A veces me pregunto cuánto de lo que callamos termina por definirnos más que lo que decimos.
Hoy ha sido uno de esos días raros… donde algo pequeño se mete bajo la piel y se queda ahí, como una astilla emocional que no sabes si sacar o dejar clavada.
El cargador ya está conectado. Mi celular vibra, como si me reclamara por haberlo dejado morir tan temprano. Amanda habla sin parar, pero yo solo asiento. Su voz suena como si viniera desde lejos, como un ruido de fondo mientras miro el techo del salón.
Sigo pensando en esa voz. En ese "hola" inesperado.
Grave, firme… suave.
No sé por qué me temblaron las manos.
—¡Oye! —Amanda me lanza una servilleta enrollada—. ¿Qué onda contigo? Te perdiste media vida allá afuera.
—Fui por el cargador... ya sabes. —Intento sonar desinteresada, pero sé que ella me conoce demasiado bien.
—Sí, pero tardaste como si hubieras ido por una beca —bromea—. ¿Y esa sonrisa? No me digas que el de la jardinera te gustó.
Bajo la mirada, mordiendo el borde de mi uña.
—Ni siquiera le vi bien la cara…
—¿Entonces por qué estás toda roja?
—No estoy roja.
—Ajá… claro.
Me río bajito, sin ganas de admitir que tiene razón. Hay algo incómodo y bonito en ese recuerdo. No sé su nombre. Solo que era alto, su sombra se proyectaba sobre mí como si me envolviera. Y ese tono en su voz. Como si dijera mi nombre sin decirlo.
Respiro hondo.
Afuera, el sol ya se empieza a esconder.
Por un instante, me dan ganas de salir corriendo y volver a pasar por la jardinera. Solo por si acaso.
Solo por si él sigue ahí.
Pero no lo hago.
En cambio, me recuesto en la banca del salón, cruzo los brazos tras la cabeza y dejo que mis pensamientos viajen a otro lado.
Pienso en esa persona.
En cómo se fue sin mirar atrás, A veces me gusta pensar que ella tenía razones más grandes que yo. O que la vida no le dio opción.

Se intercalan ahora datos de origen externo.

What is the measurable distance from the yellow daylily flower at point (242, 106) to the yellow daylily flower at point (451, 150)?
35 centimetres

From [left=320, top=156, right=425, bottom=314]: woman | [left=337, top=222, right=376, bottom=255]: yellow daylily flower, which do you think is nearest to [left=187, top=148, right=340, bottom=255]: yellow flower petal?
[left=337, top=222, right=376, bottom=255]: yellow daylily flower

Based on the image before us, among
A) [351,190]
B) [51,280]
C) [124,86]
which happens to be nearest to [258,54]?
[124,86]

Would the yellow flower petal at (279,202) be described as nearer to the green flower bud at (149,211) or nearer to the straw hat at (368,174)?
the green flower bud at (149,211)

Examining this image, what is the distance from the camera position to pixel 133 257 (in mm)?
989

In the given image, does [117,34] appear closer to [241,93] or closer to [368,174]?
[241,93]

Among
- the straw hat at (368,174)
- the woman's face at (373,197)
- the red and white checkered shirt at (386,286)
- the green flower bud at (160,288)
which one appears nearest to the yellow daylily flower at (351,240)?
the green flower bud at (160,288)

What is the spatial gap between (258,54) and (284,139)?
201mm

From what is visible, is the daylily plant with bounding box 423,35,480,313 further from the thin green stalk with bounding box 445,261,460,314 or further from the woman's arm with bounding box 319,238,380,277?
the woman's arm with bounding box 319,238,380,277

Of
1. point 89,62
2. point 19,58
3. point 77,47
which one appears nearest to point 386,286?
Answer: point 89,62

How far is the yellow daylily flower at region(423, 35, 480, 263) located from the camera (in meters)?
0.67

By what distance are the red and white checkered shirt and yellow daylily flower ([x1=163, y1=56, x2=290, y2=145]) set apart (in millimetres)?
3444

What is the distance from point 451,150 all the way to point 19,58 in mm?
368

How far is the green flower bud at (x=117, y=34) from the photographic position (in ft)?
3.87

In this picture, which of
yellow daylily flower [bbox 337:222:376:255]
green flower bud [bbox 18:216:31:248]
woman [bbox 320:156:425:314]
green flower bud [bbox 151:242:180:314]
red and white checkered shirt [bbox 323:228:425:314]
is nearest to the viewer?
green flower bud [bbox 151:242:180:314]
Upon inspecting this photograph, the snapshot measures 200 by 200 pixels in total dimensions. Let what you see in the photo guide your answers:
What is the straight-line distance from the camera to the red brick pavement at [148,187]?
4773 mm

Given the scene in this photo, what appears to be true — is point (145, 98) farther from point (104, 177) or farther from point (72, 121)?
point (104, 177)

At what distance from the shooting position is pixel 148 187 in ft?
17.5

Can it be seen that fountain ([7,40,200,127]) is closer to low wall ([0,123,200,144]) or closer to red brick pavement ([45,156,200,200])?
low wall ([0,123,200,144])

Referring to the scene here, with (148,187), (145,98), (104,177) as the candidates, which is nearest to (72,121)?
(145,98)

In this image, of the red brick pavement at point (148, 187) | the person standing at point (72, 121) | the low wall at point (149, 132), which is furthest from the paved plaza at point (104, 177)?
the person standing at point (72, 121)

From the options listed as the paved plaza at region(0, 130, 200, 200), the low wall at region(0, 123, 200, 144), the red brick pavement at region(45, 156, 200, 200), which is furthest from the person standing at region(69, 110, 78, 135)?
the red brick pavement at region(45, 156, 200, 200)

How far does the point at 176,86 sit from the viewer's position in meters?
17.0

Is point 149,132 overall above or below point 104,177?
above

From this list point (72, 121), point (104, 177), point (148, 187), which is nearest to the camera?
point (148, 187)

A veces me invento conversaciones para sentirme menos rota.
A veces me enamoro de voces que no conozco… como la de hoy.
Amanda se queda en silencio un rato, notando el cambio en mi expresión.
No dice nada. Solo me pasa una galleta de chocolate y me sonríe.
Me dejo envolver por ese gesto simple y me pregunto: ¿cuántas cosas guardamos dentro para que nadie las vea?
Cuando el profesor entra, intento concentrarme.
Pero entre apuntes y palabras sueltas, me descubro escribiendo en la esquina de la libreta:
"Hola" —y luego un punto, como si fuera el inicio de algo.